The use of smith’s dust as a companion to a lodestone was only a small part of the demand for this smithing by-product. Vast amounts of smith’s dust were used in the great ornamental gardens across England, particularly parterre gardens, also known as knot or embroidery gardens. The smith’s dust was spread over the soil under the flowers in the parterre. The dark color of the smith’s dust was a perfect foil for the flowers above, emphasizing their delicate shapes and colors. In addition, the iron in the smith’s dust provided important nutrients to the plantings as it slowly oxidized into the soil. When employed in this manner, smith’s dust was also called "black earth."
Powdered iron can burn at very high temperatures and therefore smith’s dust was an ingredient in a number of early gunpowder recipes. Smith’s dust was also a necessary component in making a smooth waterproof floor covering similar to cement, when it was mixed with slaked lime, river sand and bullock’s blood. This mixture was worked into the consistency of modern-day mortar. It was then smoothed over a foundation of stones or rocks to a thickness of about two inches and left to harden.

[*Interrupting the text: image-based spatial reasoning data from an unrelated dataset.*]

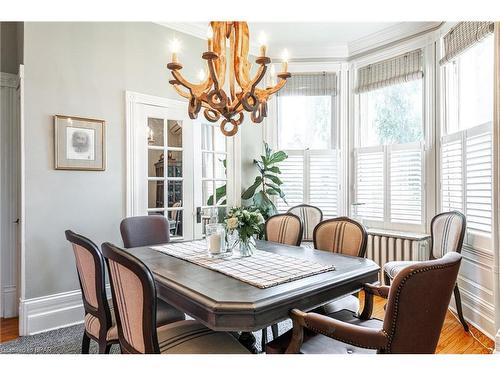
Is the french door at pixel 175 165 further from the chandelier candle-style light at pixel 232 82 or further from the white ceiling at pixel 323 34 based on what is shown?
the chandelier candle-style light at pixel 232 82

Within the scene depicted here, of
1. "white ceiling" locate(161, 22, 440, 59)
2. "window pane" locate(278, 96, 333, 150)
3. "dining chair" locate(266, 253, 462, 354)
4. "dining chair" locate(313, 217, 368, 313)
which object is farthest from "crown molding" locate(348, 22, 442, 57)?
"dining chair" locate(266, 253, 462, 354)

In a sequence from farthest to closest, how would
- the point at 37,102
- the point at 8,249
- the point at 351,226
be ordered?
the point at 8,249 < the point at 37,102 < the point at 351,226

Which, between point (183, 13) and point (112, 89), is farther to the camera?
point (112, 89)

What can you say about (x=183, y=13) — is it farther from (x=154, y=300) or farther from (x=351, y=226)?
(x=351, y=226)

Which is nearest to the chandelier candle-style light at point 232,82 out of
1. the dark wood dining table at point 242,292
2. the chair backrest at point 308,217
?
the dark wood dining table at point 242,292

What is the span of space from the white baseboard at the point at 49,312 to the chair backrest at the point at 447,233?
3.41 metres

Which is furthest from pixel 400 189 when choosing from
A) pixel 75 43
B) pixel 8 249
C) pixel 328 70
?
pixel 8 249

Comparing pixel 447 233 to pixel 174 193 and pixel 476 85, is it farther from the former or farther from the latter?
pixel 174 193

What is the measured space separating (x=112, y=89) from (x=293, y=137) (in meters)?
2.39

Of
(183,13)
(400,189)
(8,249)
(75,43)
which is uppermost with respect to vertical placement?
(75,43)

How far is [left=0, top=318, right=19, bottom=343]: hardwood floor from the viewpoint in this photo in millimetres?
2621

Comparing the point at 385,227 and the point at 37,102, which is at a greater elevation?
the point at 37,102

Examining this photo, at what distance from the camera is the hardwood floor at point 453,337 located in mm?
2393

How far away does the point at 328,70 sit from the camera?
4.28 meters
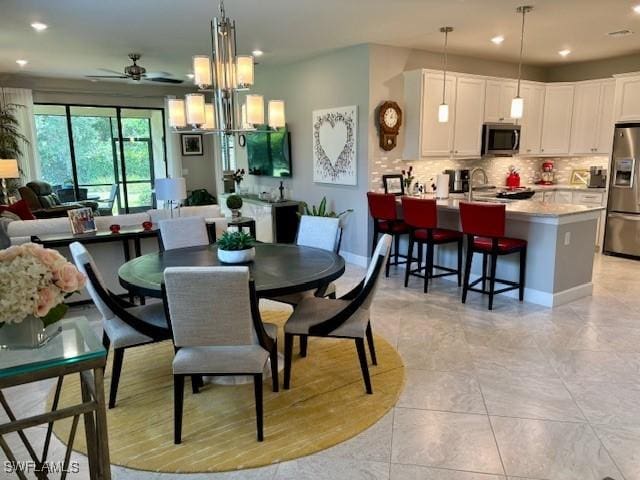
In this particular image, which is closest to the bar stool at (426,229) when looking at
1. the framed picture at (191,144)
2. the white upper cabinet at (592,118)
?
the white upper cabinet at (592,118)

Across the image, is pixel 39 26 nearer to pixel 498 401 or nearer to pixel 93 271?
pixel 93 271

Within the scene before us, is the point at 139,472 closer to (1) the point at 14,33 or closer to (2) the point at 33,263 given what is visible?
(2) the point at 33,263

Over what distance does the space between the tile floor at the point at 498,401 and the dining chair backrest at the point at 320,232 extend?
2.88ft

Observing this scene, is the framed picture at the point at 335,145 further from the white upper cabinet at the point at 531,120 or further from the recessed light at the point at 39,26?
the recessed light at the point at 39,26

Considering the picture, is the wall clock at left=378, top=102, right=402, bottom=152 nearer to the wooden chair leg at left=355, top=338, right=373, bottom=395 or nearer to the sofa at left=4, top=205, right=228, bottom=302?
the sofa at left=4, top=205, right=228, bottom=302

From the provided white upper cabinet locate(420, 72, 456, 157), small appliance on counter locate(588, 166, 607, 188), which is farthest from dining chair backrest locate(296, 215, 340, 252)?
A: small appliance on counter locate(588, 166, 607, 188)

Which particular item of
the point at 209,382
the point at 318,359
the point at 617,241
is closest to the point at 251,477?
the point at 209,382

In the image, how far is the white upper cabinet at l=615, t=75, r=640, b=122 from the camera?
6.25 m

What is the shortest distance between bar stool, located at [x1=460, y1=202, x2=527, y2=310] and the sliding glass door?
7659mm

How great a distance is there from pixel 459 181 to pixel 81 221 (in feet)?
16.4

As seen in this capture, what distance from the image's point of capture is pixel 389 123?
19.5 feet

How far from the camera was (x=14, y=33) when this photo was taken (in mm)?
5047

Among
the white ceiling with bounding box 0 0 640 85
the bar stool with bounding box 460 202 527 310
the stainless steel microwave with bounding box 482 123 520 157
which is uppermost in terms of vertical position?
the white ceiling with bounding box 0 0 640 85

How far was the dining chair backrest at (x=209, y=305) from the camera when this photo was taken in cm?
224
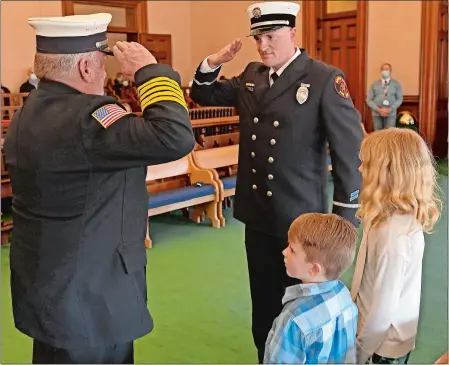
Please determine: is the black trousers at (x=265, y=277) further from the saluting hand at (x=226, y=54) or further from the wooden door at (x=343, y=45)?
the wooden door at (x=343, y=45)

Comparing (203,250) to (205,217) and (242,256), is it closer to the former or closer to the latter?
(242,256)

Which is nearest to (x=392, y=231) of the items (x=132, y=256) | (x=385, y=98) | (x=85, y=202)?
(x=132, y=256)

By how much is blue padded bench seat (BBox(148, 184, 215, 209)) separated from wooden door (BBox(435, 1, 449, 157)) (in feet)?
18.9

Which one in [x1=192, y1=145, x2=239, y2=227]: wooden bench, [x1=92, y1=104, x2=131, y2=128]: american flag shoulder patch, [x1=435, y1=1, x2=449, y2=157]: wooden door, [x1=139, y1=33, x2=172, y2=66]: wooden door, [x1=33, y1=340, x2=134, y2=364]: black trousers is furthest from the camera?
[x1=139, y1=33, x2=172, y2=66]: wooden door

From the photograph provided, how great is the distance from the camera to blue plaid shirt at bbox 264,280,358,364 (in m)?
1.72

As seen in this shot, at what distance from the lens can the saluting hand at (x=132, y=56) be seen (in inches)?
69.4

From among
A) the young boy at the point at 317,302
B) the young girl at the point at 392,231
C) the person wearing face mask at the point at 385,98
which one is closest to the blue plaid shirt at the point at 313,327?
the young boy at the point at 317,302

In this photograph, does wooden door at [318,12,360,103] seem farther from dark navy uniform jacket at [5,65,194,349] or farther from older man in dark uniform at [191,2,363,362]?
dark navy uniform jacket at [5,65,194,349]

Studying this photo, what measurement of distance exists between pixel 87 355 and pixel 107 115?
739 millimetres

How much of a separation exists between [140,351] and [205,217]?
296cm

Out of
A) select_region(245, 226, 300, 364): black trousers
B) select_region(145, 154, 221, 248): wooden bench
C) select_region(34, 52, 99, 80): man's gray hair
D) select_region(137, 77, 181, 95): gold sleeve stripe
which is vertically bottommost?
select_region(145, 154, 221, 248): wooden bench

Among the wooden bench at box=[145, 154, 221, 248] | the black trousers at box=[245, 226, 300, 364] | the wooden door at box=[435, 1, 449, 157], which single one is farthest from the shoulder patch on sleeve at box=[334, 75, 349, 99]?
the wooden door at box=[435, 1, 449, 157]

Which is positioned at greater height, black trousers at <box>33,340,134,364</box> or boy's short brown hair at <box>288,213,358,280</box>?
boy's short brown hair at <box>288,213,358,280</box>

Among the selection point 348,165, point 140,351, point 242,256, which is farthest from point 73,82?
point 242,256
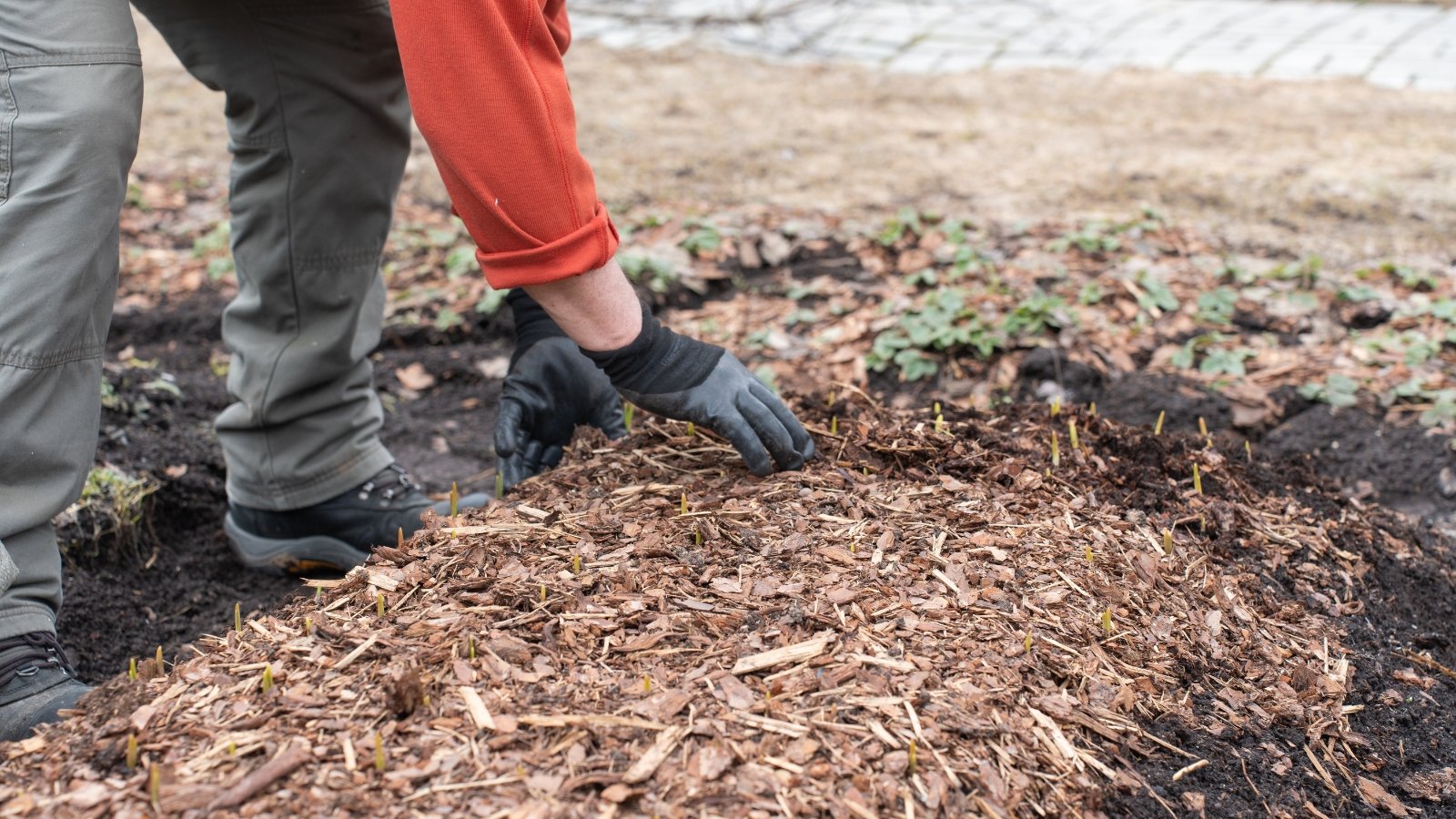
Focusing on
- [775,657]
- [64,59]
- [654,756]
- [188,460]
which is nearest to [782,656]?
[775,657]

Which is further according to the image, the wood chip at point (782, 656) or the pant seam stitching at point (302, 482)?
the pant seam stitching at point (302, 482)

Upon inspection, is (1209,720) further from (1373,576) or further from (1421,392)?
(1421,392)

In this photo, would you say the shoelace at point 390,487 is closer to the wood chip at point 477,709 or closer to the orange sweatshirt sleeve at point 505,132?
the orange sweatshirt sleeve at point 505,132

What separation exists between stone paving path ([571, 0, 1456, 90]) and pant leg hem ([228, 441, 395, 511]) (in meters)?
5.84

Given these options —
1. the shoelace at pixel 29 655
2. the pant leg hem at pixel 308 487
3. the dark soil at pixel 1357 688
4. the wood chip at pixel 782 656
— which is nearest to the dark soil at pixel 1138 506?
the dark soil at pixel 1357 688

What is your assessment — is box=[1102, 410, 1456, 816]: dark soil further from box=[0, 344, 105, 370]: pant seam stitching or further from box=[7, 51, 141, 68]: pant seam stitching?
box=[7, 51, 141, 68]: pant seam stitching

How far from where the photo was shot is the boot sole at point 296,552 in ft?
10.8

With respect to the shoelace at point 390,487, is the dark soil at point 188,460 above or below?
below

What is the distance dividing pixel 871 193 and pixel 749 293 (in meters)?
1.33

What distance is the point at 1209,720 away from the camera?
2098mm

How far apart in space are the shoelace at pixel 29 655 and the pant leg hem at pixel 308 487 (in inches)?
37.0

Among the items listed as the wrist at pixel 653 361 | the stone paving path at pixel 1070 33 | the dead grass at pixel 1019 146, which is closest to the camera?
the wrist at pixel 653 361

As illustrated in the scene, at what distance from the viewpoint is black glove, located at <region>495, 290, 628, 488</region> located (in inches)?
114

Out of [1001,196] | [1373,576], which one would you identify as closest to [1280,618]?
[1373,576]
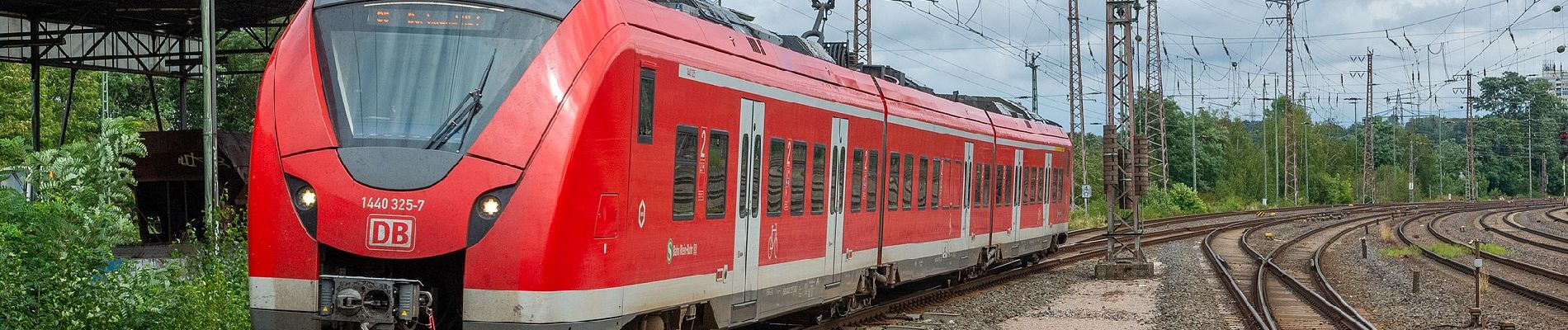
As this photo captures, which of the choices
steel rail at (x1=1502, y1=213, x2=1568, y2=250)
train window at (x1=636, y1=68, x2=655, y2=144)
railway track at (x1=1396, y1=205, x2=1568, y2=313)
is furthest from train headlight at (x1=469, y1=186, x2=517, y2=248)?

Once this mixture cured, the floor was completely waterproof, according to period sources.
Smith’s dust was available from nearly every blacksmith during the Regency and had any number of uses. One of those was to demonstrate the magnetic power of lodestones. There were man-made magnets available throughout the years of the Regency, but they tended to have industrial or scientific applications and were seldom the personal possessions of gentlemen. However, superstitious men who could not afford a true lodestone might purchase a man-made magnet to protect themselves from gout. Natural lodestones, particularly the spherical terrellae in their ornate settings, were more likely to be found in the collections of gentlemen, and some ladies, of culture, particularly those with an interest in natural history or science. Anyone with a lodestone in their collection of curiosities would almost certainly have had a small vial or box of smith’s dust at hand to demonstrate the sphere’s attractive power. Thus, lodestones and smith’s dust were and are, a metaphor for romantic attraction.